Uma Redação para minha mãe. PREGADOR DE ROUPA E OUTRAS LEMBRANÇAS (ou do lugar onde as coisas nunca desaparecem)
O cesto de roupa para estender
me recorda o cesto de palavras sem função nenhuma,
agora que palavra não tem sentido além dos caracteres das teclas:
delete e reset.
Ainda assim teimo em escrever o que o resquício da memória risca frequentemente em minha sala cardíaca.
Agora mesmo (neste instante) um simples pregador me trouxe a cena corriqueira de minha mãe a estender roupas no varal grudado à parede da casa que fica no quintal. Ali onde as coisas nunca desaparecem, uma cena atrás da outra ficou filmada na memória do meu coração.
Nunca entendi porque ela lava roupa todos os dias durante os 364 dias do ano. (salvo na Sexta-feira Santa). Ainda assim, sempre colocou os panos de prato de molho na “Quiboa” (líxívia ou cândida, em Portugal e Luanda).
O pregador era um jeito de ela nos fazer ajudá-la a estender as roupas: “Traz os pregadores pra mim”. Quando não, ela gritava do quintal: “Uuu traz os pregadooor!”.
Interessante como um simples objeto e tão precariamente importante,
trouxe a história de uma vida inteira.
Não lembro de um só dia em que minha mãe não estivesse à beira da pia de lavar pratos ou de lavar roupas. E sempre, sempre à beira do fogão.

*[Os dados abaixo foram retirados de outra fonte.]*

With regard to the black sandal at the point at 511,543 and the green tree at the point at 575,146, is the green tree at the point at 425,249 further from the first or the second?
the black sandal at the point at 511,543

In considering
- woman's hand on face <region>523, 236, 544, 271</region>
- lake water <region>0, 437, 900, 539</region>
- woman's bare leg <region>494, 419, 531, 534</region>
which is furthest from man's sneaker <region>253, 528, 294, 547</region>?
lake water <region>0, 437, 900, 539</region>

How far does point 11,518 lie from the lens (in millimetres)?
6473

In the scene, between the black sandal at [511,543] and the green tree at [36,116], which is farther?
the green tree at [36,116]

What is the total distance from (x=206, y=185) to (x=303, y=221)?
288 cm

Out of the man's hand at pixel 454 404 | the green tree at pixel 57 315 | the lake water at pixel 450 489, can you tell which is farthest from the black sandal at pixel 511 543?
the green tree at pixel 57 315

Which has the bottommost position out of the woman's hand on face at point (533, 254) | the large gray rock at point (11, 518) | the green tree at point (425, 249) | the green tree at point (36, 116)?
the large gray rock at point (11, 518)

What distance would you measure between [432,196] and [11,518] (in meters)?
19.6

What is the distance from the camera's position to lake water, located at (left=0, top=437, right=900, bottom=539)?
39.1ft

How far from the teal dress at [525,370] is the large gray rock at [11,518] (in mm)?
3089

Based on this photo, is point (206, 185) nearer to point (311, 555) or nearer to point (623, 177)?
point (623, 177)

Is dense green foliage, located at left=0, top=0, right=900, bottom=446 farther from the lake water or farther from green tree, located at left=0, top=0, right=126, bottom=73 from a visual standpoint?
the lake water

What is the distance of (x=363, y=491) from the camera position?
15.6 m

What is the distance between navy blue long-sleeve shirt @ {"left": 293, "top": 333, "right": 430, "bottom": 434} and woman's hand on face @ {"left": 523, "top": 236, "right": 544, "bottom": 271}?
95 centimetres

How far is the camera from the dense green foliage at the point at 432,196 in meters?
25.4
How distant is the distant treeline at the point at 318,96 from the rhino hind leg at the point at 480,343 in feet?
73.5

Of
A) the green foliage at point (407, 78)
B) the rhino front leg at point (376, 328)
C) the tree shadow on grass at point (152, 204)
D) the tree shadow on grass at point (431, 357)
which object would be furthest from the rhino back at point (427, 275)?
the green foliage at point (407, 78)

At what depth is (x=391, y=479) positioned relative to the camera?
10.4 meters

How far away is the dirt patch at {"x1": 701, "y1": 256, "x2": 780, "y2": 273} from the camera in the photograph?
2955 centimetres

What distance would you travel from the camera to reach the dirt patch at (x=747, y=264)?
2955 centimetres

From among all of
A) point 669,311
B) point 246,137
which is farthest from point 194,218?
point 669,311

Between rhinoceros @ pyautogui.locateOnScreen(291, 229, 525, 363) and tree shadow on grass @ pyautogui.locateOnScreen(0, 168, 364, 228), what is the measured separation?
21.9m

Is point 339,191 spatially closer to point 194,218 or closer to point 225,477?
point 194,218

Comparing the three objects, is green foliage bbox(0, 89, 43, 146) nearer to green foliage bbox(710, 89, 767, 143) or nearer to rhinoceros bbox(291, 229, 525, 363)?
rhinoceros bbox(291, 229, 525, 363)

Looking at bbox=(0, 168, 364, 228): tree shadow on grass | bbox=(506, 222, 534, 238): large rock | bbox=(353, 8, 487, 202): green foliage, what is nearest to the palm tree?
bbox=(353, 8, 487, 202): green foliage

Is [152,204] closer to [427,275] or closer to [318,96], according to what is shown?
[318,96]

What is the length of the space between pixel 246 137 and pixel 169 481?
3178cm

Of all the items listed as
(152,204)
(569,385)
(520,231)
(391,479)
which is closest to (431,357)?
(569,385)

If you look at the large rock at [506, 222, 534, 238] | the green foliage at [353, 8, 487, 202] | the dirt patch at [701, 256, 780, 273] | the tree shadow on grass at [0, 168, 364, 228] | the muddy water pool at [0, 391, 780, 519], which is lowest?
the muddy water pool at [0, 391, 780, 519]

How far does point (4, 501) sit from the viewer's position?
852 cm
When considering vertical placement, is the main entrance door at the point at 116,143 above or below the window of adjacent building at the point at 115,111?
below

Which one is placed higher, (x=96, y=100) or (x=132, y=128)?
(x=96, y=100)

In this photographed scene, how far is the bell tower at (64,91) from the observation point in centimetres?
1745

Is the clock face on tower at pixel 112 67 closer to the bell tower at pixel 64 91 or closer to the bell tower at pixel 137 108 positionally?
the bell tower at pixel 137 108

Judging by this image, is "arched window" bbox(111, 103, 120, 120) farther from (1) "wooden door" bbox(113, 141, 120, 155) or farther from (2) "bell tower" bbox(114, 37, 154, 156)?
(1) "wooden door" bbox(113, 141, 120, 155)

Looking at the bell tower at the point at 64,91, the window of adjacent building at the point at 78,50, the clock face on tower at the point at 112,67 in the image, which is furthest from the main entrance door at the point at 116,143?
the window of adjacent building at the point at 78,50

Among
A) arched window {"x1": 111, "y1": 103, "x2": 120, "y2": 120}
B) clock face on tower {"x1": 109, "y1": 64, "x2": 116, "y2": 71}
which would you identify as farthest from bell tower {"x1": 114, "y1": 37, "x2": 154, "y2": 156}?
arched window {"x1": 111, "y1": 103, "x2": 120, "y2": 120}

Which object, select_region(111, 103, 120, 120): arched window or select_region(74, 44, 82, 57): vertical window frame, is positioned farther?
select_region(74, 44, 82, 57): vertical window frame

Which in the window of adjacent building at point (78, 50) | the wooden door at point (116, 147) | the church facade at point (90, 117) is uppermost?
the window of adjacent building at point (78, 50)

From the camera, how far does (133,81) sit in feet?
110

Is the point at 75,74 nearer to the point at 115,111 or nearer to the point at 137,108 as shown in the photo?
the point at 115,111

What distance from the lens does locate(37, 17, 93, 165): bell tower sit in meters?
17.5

Variando entre os conselhos e os banhos: pondo a mesa e tirando. Abrindo e fechando a máquina de costura para consertar alguma roupa ou costurar colcha de taco, além de conceber bainha de calça.
Todas as tarefas realizadas repetidamente durante a vida inteira. O pregador foi um pretexto. A partir dele vi o cafezinho no copo cica a ser servido muito fresquinho para meu pai, em sua cadeira predileta no fundo da casa.
O fundo da casa é a área onde ficam as pias e o fogão. O armário de coisas de cozinha e a janela maior (aquela que se tapava com tábua no início da construção da casa).
Esse cômodo da casa é onde as maiores cenas de nossa vida aconteceram e acontecem. Para além de reunir os filhos em todos os almoços e jantares, esse espaço sempre foi o local de reunião, o consultório de terapia de minha mãe para atendimento às amigas e, mais tarde, das filhas e filho. Depois dos netos.
O pregador me trouxe a imagem de minha mãe muito jovem "solicitando" que todos fossemos pegar a roupa no varal, quando a chuva lhe pegava de surpresa.
Lembrei de um dia em particular, quando rasguei uma camisa da escola (e não sabia como contar). Mas ela viu antes de qualquer atitude minha.
Eita… meu sangue esfriou.
Não sei se minha cara desesperada fez com que ela arrancasse a camisa de minha mão e me desse um pequeno auxílio para entrar em casa (um empurrãozinho…), ou se foi mesmo a chuva que, começando a cair torrencialmente, fez-lhe deixar esse episódio como coisa inferior.
Final das contas: a camisa que havia rasgado na hora da colheita, era minha. Lembro-me dela falando enquanto remendava a blusa (com um pequeno riso de canto de boca): “Ainda bem que a camisa da Escola era sua mesmo”. E arrematou com a célebre frase: “Vocês me dão trabalho viu, Ave Maria…”
Sorri sozinha aqui, na área de casa, há uns minutos atrás.
Luanda, 18 de Agosto de 2020.
Solineide Maria-Sol de Maria (Duduzinha). Filha de Dona Regina e Mestre Louro.